CTX PROTECTION SOCIALE, 28 novembre 2024 — 23/01207
Texte intégral
MINUTE : 24/ DOSSIER : N° RG 23/01207 - N° Portalis DBX4-W-B7H-SOLF AFFAIRE : [E] [R] / [4] NAC : 89A
TRIBUNAL JUDICIAIRE DE TOULOUSE
POLE SOCIAL
JUGEMENT DU 28 NOVEMBRE 2024
COMPOSITION DU TRIBUNAL lors des débats et du délibéré :
Président Odile BARRAL, Magistrat honoraire statuant en qualité de juge unique conformément à l’article 17 - VIII du décret n° 2018-928 du 29 octobre 2018, en l’absence d’un assesseur et avec l’accord des parties ;
Assesseur Sylvie DORET, Collège employeur du régime général
Greffier Sophie FRUGIER, lors des débats et du prononcé
DEMANDERESSE
Madame [E] [R], demeurant [Adresse 1]
comparante en personne assistée de la [5]
DEFENDERESSE
[4], dont le siège social est sis [Adresse 6]
représentée par Mme [K] [W] munie d’un pouvoir spécial
DEBATS : en audience publique du 10 Octobre 2024
MIS EN DELIBERE au 14 Novembre 2024 puis prorogé au 28 Novembre 2024
JUGEMENT : signé par le président et le greffier et mis à disposition le 28 Novembre 2024 FAITS, PROCEDURE, MOYENS ET PRETENTIONS
A la suite d'un accident du travail survenu le 18 septembre 2020 madame [R] s'est vue notifier par la [3] le 1er mars 2023 l'attribution d'un taux d'incapacité permanente partielle de 15 % pour " présence de douleurs alléguées permanentes de la cheville et du pied gauche ; l'intensité douloureuse est légère au repos et se majore lors de la marche ou de la position debout. L'extension est déficitaire de 20° environ par rapport à la cheville droite ".
Madame [R] a contesté cette décision devant la commission de recours amiable de la [2].
La commission médicale de recours amiable a confirmé la décision le 19 septembre 2023.
Le 9 octobre 2023 madame [R] a saisi le pôle social du tribunal judiciaire pour contester le taux d'incapacité retenu se voir reconnaître un taux d'incidence professionnelle, et pour voir ordonner une consultation médicale à l'audience.
Elle indique avoir été licenciée pour inaptitude et ne pas pouvoir retrouver un emploi au vu de son âge, en soulignant que l'avis d'inaptitude a été rendu dans la semaine qui a suivi la consolidation.

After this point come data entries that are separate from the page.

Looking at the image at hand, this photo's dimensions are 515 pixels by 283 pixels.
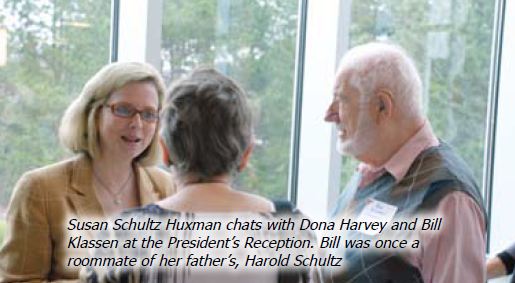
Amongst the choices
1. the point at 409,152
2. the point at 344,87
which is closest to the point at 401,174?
the point at 409,152

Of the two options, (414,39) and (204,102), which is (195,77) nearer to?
(204,102)

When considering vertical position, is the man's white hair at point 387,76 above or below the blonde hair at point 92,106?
above

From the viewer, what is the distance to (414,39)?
170 inches

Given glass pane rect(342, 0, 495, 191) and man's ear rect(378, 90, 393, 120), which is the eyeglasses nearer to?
man's ear rect(378, 90, 393, 120)

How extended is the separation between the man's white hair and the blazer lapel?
99 centimetres

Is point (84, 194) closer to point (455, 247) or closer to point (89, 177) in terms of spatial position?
point (89, 177)

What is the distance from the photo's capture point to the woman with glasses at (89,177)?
218 centimetres

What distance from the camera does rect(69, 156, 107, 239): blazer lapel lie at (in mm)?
2277

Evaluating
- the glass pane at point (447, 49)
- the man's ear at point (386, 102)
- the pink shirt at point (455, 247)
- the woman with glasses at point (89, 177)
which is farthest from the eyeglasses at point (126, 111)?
the glass pane at point (447, 49)

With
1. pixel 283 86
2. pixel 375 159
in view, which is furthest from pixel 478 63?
pixel 375 159

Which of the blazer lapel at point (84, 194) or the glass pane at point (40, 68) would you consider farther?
the glass pane at point (40, 68)

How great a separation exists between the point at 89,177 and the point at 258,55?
174cm

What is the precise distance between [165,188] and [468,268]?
3.80 ft

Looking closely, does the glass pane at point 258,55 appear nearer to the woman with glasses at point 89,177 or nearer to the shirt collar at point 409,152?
the woman with glasses at point 89,177
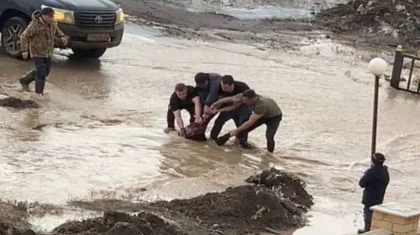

La [2] s'est opposée à la consultation en indiquant que le médecin conseil avait retenu le taux maximum du barème compris entre 10 et 15 % et à l'attribution d'un taux d'incidence professionnelle dans la mesure où le lien entre l'accident du travail et e licenciement pour inaptitude n'était pas prouvé, la demanderesse ayant eu antérieurement un premier accident du travail en 2015 pour lequel elle percevait déjà une autre rente d'accident du travail.
A l'audience le tribunal a estimé ne pas devoir ordonner une consultation médicale et mis l'affaire en délibéré au 14 novembre 2024 qui a par la suite éte prorogé au 28 novembre 2024.
MOTIFS
Sur le taux d'incapacité contesté
La demanderesse n'apporte pas d'éléments médicaux de nature à remettre en cause l'évaluation du médecin conseil qui a fixé l'incapacité au taux maximum de 15 % en ce qui concerne les douleurs de la cheville au vu du barème compris entre 10 et 15 % ;
Dès lors la demande de consultation n'apparait pas justifiée.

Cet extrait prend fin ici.